Spatial relation data:
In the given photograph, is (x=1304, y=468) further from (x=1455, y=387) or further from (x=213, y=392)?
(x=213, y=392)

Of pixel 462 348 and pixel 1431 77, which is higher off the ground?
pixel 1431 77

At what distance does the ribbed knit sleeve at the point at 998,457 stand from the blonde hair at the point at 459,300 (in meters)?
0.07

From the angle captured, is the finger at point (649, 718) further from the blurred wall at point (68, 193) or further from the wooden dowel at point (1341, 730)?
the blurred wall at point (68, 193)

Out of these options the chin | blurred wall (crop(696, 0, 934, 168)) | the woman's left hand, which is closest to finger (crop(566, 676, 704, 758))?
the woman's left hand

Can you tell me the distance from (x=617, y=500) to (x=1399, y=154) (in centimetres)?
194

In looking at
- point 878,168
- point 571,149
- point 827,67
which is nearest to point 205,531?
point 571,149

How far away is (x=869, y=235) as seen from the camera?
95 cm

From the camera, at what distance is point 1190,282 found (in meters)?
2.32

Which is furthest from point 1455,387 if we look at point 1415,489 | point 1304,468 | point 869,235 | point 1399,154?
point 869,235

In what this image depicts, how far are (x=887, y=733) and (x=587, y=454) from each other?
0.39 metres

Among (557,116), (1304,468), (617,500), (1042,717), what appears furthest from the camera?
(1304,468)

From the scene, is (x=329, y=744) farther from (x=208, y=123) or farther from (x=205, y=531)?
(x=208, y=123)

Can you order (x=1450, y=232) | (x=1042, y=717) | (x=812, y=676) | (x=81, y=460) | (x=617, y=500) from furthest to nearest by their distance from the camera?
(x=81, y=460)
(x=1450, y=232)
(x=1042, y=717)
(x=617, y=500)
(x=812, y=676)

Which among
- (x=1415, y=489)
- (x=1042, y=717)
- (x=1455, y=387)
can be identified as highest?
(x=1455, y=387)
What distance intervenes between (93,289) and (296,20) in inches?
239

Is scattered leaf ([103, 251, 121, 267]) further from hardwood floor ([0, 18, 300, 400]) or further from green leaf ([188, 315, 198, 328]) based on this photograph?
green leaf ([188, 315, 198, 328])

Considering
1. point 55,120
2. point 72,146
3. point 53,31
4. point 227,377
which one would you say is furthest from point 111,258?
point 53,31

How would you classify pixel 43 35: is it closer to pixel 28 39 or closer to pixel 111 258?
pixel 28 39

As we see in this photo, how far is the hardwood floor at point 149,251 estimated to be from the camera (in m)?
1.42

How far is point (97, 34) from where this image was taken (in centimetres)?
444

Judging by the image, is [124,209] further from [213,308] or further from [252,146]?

**WORK REQUIRED:** Can you copy the items above again, renaming every "hardwood floor" as "wooden floor" and keeping everything else the same?

**THE COMPLETED TASK:**
In the given photograph, is (x=1304, y=468) further from (x=1455, y=387) or further from (x=213, y=392)?
(x=213, y=392)

Of pixel 462 348 and pixel 1431 77, which is higher off the ground?
pixel 1431 77

At what distance does the ribbed knit sleeve at the point at 998,457 stand from the blonde hair at the point at 459,300 (in meters)?
0.07

From the angle captured, is the finger at point (649, 718) further from the blurred wall at point (68, 193) or further from the wooden dowel at point (1341, 730)?
the blurred wall at point (68, 193)

Out of these options the chin | blurred wall (crop(696, 0, 934, 168)) | the woman's left hand, which is closest to finger (crop(566, 676, 704, 758))?
the woman's left hand

Can you tell me the distance from (x=617, y=500) to (x=1399, y=154) (in centimetres)?
194

In looking at
- point 878,168
- point 571,149
- point 827,67
which is nearest to point 205,531?
point 571,149

How far away is (x=869, y=235) as seen from the camera?
95 cm

From the camera, at what distance is point 1190,282 found (in meters)?
2.32

Which is furthest from point 1455,387 if we look at point 1415,489 | point 1304,468 | point 869,235 | point 1399,154?
point 869,235

In what this image depicts, how far are (x=887, y=733) and (x=587, y=454) from each other?
0.39 metres

Among (557,116), (1304,468), (617,500), (1042,717), what appears furthest from the camera?
(1304,468)

From the scene, is (x=329, y=744) farther from (x=208, y=123) or farther from (x=205, y=531)?
(x=208, y=123)

Can you order (x=1450, y=232) | (x=1042, y=717) | (x=812, y=676) | (x=81, y=460) | (x=617, y=500) from furthest to nearest by their distance from the camera?
(x=81, y=460)
(x=1450, y=232)
(x=1042, y=717)
(x=617, y=500)
(x=812, y=676)

Which among
- (x=1415, y=489)
- (x=1042, y=717)
- (x=1455, y=387)
can be identified as highest?
(x=1455, y=387)
What distance intervenes between (93,289) and (296,20) in inches?
239

Is scattered leaf ([103, 251, 121, 267]) further from wooden floor ([0, 18, 300, 400]) or further from green leaf ([188, 315, 198, 328]) based on this photograph?
green leaf ([188, 315, 198, 328])

Considering
1. point 55,120
2. point 72,146
3. point 53,31
4. point 227,377
which one would you say is furthest from point 111,258?
point 53,31

How would you classify pixel 43 35: is it closer to pixel 28 39 or closer to pixel 111 258?
pixel 28 39

As we see in this photo, how far is the wooden floor at point 149,251 estimated to be from the camera (in m)?
1.42

How far is point (97, 34) from where this image was taken (in centimetres)?
444

Judging by the image, is [124,209] further from [213,308] or further from [252,146]?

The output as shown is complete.